Le meilleur moyen de garantir des emplois sûrs et de créer l’équité, tant pour les travailleurs que pour les entreprises, est la négociation collective, comme l’a reconnu la présidente de la Commission européenne, Ursula Von der Leyen, dans son récent discours sur l’état de l’Union. Rien que l’année dernière, plusieurs syndicats des services publics de l’UE sont parvenus à négocier des conventions collectives avec des employeurs, lesquels se sont traduits par des augmentations salariales et de meilleures conditions de travail.

Ainsi, en février, le syndicat FNV aux Pays-Bas a négocié une convention d’une durée de 12 mois couvrant quelque 7.000 travailleurs du secteur du traitement des déchets. L’accord prévoyait une augmentation salariale de 3,75 % ainsi qu’un versement unique de 125 euros. En outre, 200 travailleurs sous contrat flexible se sont vu offrir un emploi permanent.
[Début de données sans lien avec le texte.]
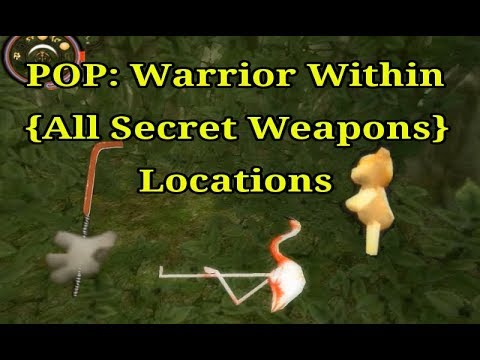 Prince of Persia: Warrior Within All Secret Weapons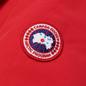 Женская куртка парка Canada Goose Rossclair Red фото - 2
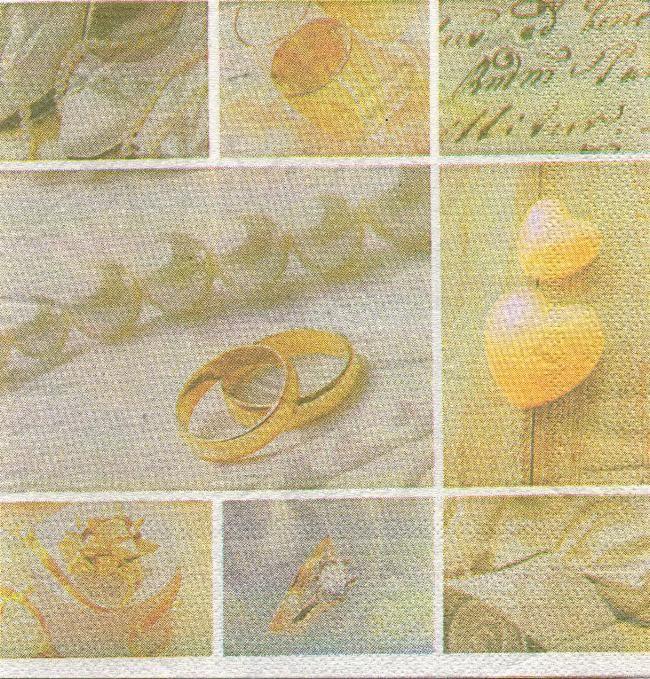 Serviette papier mariage 2 alliances et coeur 33 cm x 33 cm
Dans un monde où tant d’employeurs tentent de contourner les réglementations, les syndicats jouent également un rôle crucial en ce qui concerne le respect des normes de santé et de sécurité. Selon le rapport de la FSESP, les entreprises publiques ayant une représentation syndicale sont généralement considérées comme respectant les réglementations en matière de santé et de sécurité, alors que dans les plus petites entreprises privées, généralement dépourvues de représentation syndicale, les réglementations en matière de santé et de sécurité sont souvent ignorées.

Les limites du profit dans l’économie circulaire

La transition à l’économie circulaire peut ouvrir des possibilités de gains financiers, cependant la recherche du profit est souvent incompatible avec les objectifs de durabilité et les droits des travailleurs. Notre rapport de 2017 intitulé La gestion des déchets en Europe discrédite le mythe selon lequel l’efficacité et la réduction des coûts sont synonymes, alors qu’il s’agit en fait de deux éléments totalement distincts : « la réduction des coûts peut simplement signifier une baisse de services ou de moins bonnes conditions pour les travailleurs qui fournissent ces services », indique le rapport.
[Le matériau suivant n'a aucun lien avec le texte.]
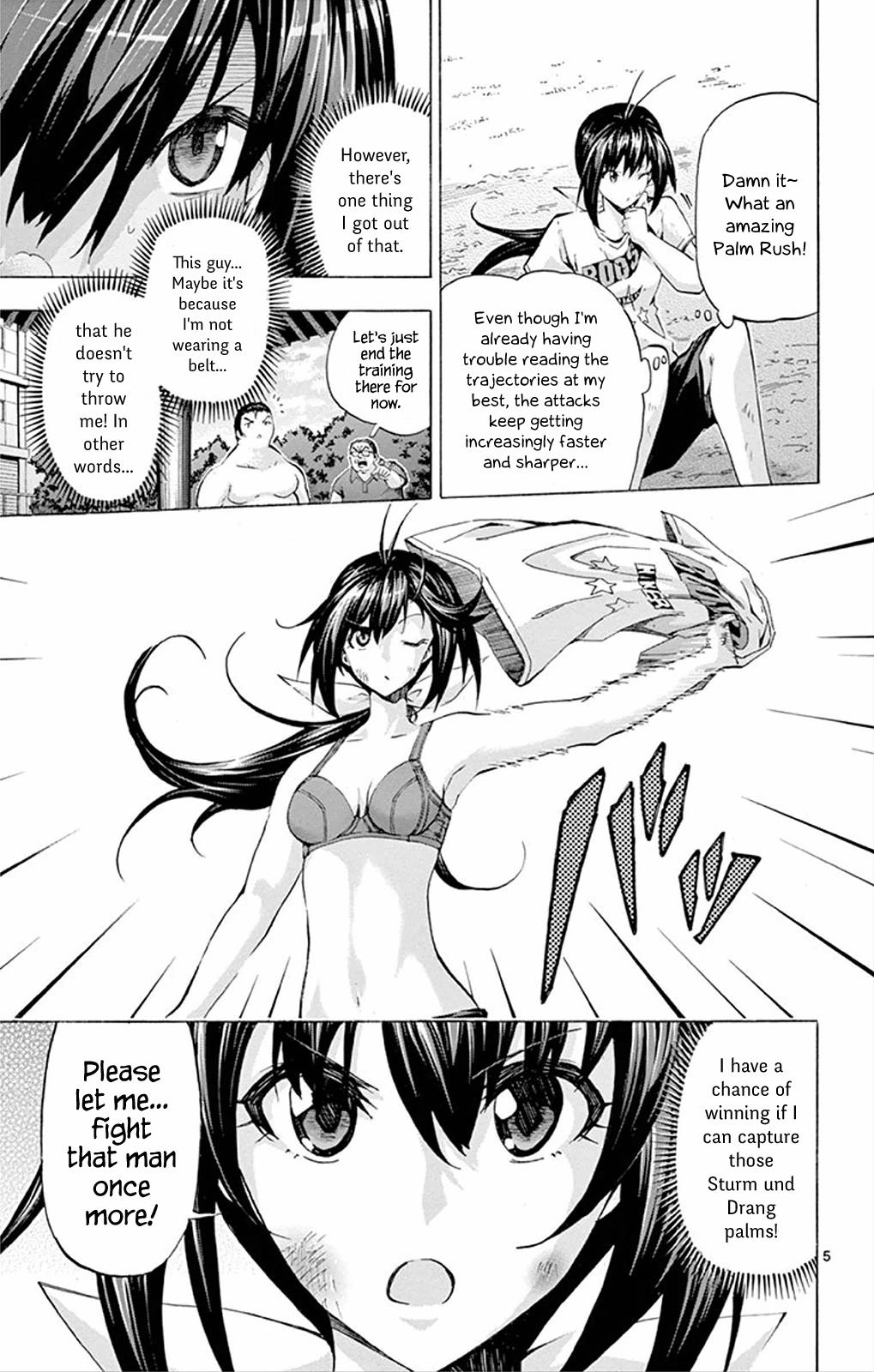 Keijo!!!!!!!! - Chapter 105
Le document démontre, exemples à l’appui, que contrairement à l’idée reçue, la privatisation n’accroît pas l’efficacité. La concurrence entre de multiples prestataires privés de traitement des déchets entraîne une gestion inefficace des déchets, favorise un besoin continu de déchets et met en danger la vie des travailleurs. Les entreprises publiques qui accordent la priorité aux personnes constituent une alternative intéressante pour le développement de l’économie circulaire.
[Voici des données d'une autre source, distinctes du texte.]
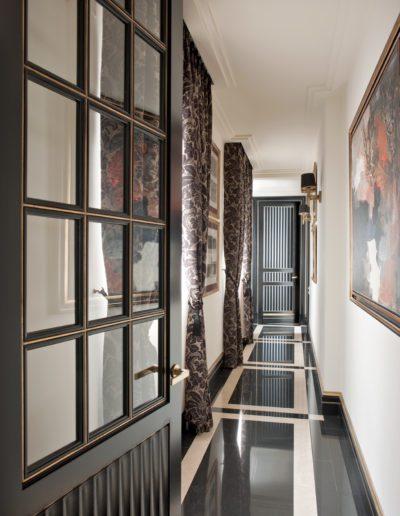 pasillo, carpintería, suelo, mármol, decoración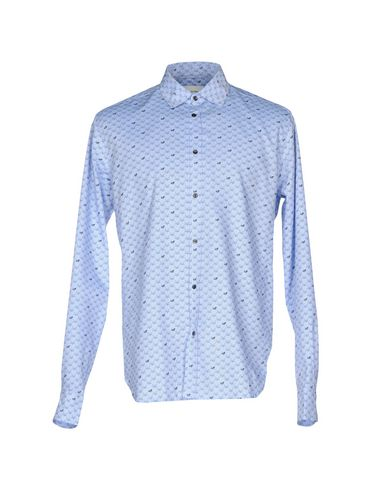 Beaucoup Camisa Estampa nicekicks à vendre jeu exclusif ny4J49u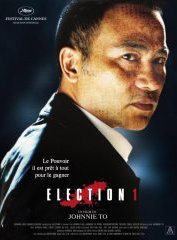 background picture for movie Election 1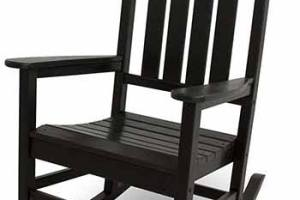 How to Paint a wooden Rocking Chair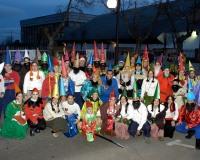 Desfile-de-Murgas-Carnaval-de-Getafe-2003_053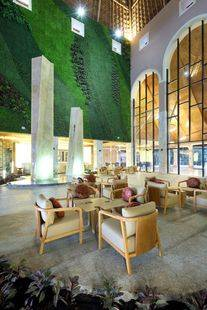 The Royal Suites Yucatan (Adults Only 18+) (Ex. TRS Yucatan)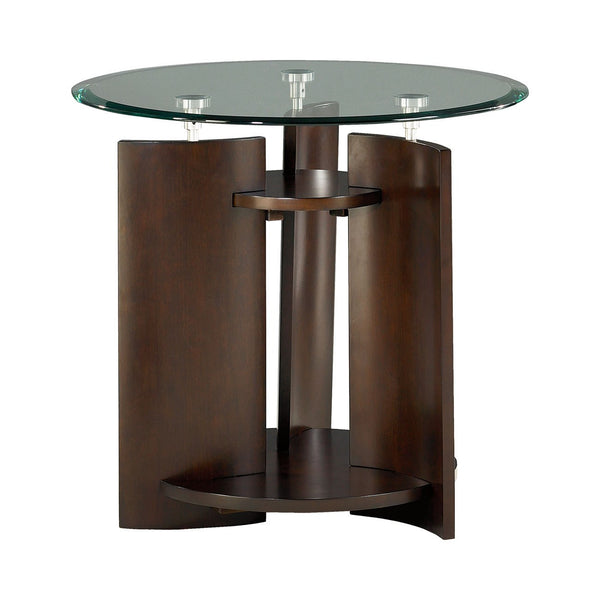 Lucy Round End Table - Huffman Koos Furniture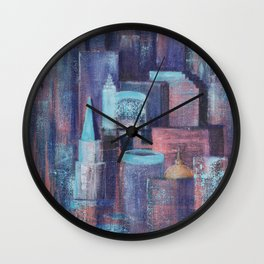 City at Dawn Wall Clock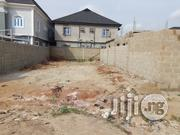 For Sale Close to Alf Plot of Land, at Ever Green Estate Iyana Paja La | Land & Plots For Sale for sale in Lagos State, Alimosho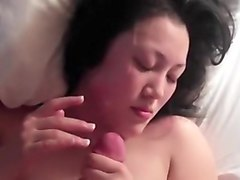asian handjobs with cumshots
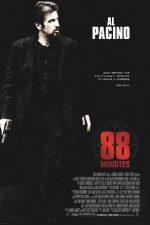 88 Minutes – 88 de minute (2007)
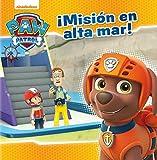 Misión en alta mar (Paw Patrol | Patrulla Canina)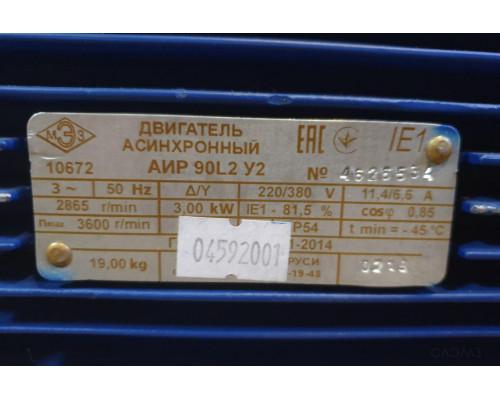 Шильдик белорусского электродвигателя АИР 90 l2 Могилев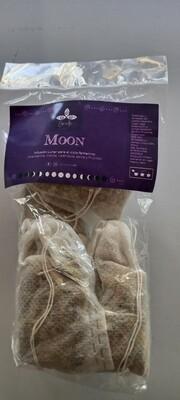 Bolsitas té Lunar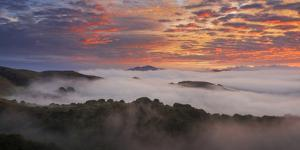 Awesome Fog and Clouds Mount Diablo Bay Area Clouds Sunrise Fire by Vincent James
L’économie circulaire revêt, de toute évidence, une importance cruciale dans un monde aux ressources limitées. L’exploitation de ces ressources ne peut, toutefois, pas être laissée aux mains des entreprises privées et des marchés. Les institutions européennes et les gouvernements nationaux doivent mettre en œuvre des réglementations strictes en matière de santé et de sécurité pour faire en sorte que les travailleurs et l’environnement passent avant le profit.